Directly related to the transition, and echoing the interplay between climate and nature, we believe the integration of biodiversity and environmental considerations will continue to gain traction in 2024. This is of course supported by the recent release of the Taskforce on Nature-related Financial Disclosures (TNFD) framework, which encourages corporates and financials to disclose their most material risks, dependencies, impact and opportunities related to nature. In terms of engagement, while deforestation is already well integrated by investors, we expect to see greater engagement on water stress, waste and pollution. This will come alongside regulatory developments which will put pressure on companies to reduce waste, plastic packaging and increase recycling.

Investment opportunity: sustainability-linked bonds

Meanwhile, the greater the challenges, perhaps the greater the opportunities for companies to adjust their business models to more sustainable practises, encouraging solution enablers or innovation, that equity investors could potentially benefit from. Within fixed income, we believe that sustainability-linked bonds (SLBs) are a promising segment with regards to biodiversity, with companies in sectors including food and beverage, retail, and metals and mining putting in place targets and key performance indicators (KPIs) around waste and water.

We could still see more sovereign SLBs now that the International Capital Market Association has updated its KPI registry to accommodate sovereigns. More than 190 countries signed the Global Biodiversity Framework in December 2022 – by doing so, they committed to halting and reversing biodiversity loss by 2030, planned for $200bn of conservation financing per year, and will have to submit National Biodiversity Strategies and Action Plans towards meeting these goals. This may lend to future issuance of nature-related SLBs as the UN conference on biodiversity, COP16, in October this year is likely to trigger additional announcements.

This year should also see the food sector rise up investors’ agendas in line with its contribution to environmental degradation and climate change. Regulatory scrutiny will play a role on that front, echoing COP28 which saw 134 countries, representing 70% of the world’s land, integrating food into their national climate plans by 2025.8 This suggests more policies aiming to address greenhouse gas emissions, fertilisers, chemicals and land use in the agriculture sector. The EU deforestation rules which come into effect in late 2024 and which are aimed at banning the import of products that contribute to deforestation will also affect the food sector. Companies will face increasing operating costs to monitor and adjust their supply chains accordingly, while failing to do so will raise multiple risks. These developments bring further opportunities for investors to help finance the transition to more sustainable food production and consumption, targeting various fields such as regenerative agriculture, vegetal proteins development, reduced water use and pollution, as well as greener and recycled packaging and waste reduction.

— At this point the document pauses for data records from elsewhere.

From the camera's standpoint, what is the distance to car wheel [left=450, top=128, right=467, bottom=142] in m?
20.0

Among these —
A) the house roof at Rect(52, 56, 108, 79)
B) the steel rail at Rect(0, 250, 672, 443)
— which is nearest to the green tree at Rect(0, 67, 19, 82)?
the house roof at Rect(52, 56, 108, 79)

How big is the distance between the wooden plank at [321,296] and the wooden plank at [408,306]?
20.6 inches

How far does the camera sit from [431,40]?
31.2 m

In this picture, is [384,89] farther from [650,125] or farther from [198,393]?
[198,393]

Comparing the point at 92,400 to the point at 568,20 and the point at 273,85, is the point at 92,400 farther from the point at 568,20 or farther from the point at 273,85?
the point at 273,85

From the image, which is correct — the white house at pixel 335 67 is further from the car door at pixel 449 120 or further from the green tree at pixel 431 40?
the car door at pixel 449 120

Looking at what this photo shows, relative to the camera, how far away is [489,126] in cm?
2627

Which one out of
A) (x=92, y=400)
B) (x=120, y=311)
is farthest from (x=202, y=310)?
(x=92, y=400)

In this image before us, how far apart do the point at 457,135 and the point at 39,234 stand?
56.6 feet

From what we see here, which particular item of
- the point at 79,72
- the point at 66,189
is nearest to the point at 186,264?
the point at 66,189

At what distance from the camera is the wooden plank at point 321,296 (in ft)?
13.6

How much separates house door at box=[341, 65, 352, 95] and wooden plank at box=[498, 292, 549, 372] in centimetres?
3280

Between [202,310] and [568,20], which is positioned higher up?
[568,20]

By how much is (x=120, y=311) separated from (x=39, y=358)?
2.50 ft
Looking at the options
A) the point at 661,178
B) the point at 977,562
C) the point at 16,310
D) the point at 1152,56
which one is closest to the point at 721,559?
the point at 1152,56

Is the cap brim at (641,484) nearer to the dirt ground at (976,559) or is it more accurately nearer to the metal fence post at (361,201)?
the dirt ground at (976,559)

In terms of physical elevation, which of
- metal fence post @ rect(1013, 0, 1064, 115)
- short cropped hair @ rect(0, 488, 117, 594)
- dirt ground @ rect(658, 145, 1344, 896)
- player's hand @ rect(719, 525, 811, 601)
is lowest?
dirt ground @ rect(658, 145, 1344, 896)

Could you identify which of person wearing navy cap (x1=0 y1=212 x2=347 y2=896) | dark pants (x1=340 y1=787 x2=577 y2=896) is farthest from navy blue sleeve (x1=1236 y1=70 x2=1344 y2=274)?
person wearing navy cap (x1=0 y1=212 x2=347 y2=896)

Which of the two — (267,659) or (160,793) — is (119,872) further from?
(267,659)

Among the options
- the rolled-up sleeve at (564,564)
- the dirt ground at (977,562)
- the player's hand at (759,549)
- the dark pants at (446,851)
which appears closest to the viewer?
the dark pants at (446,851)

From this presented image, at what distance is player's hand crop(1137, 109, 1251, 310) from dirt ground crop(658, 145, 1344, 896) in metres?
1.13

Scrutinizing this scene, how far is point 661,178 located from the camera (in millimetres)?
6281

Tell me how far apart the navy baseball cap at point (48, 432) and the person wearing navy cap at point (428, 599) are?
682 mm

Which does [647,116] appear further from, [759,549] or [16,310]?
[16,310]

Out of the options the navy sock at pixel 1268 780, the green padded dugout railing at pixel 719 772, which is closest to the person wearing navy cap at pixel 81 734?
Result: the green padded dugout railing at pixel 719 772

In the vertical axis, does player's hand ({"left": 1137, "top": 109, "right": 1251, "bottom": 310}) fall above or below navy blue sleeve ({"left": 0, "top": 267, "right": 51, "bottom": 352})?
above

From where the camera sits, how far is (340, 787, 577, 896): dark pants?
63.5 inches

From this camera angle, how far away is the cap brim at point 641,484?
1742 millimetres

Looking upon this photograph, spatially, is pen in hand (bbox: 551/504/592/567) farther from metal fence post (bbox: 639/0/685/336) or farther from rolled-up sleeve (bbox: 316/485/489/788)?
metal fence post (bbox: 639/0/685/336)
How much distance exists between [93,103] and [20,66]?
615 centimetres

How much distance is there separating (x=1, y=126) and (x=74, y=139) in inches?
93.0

Although many uncertainties remain for 2024, from economic growth to the outcome of political elections (especially in the US) and prominence of geopolitics, one thing is clear - appreciating the full dimension of the transition is becoming a must, shifting the lens from a climate-only focus to a more holistic perspective including nature, biodiversity and people. On that basis, engagement quality and effective impact are set to be equally scrutinised, as investors increasingly turn their focus away from simply net zero to a more holistic approach.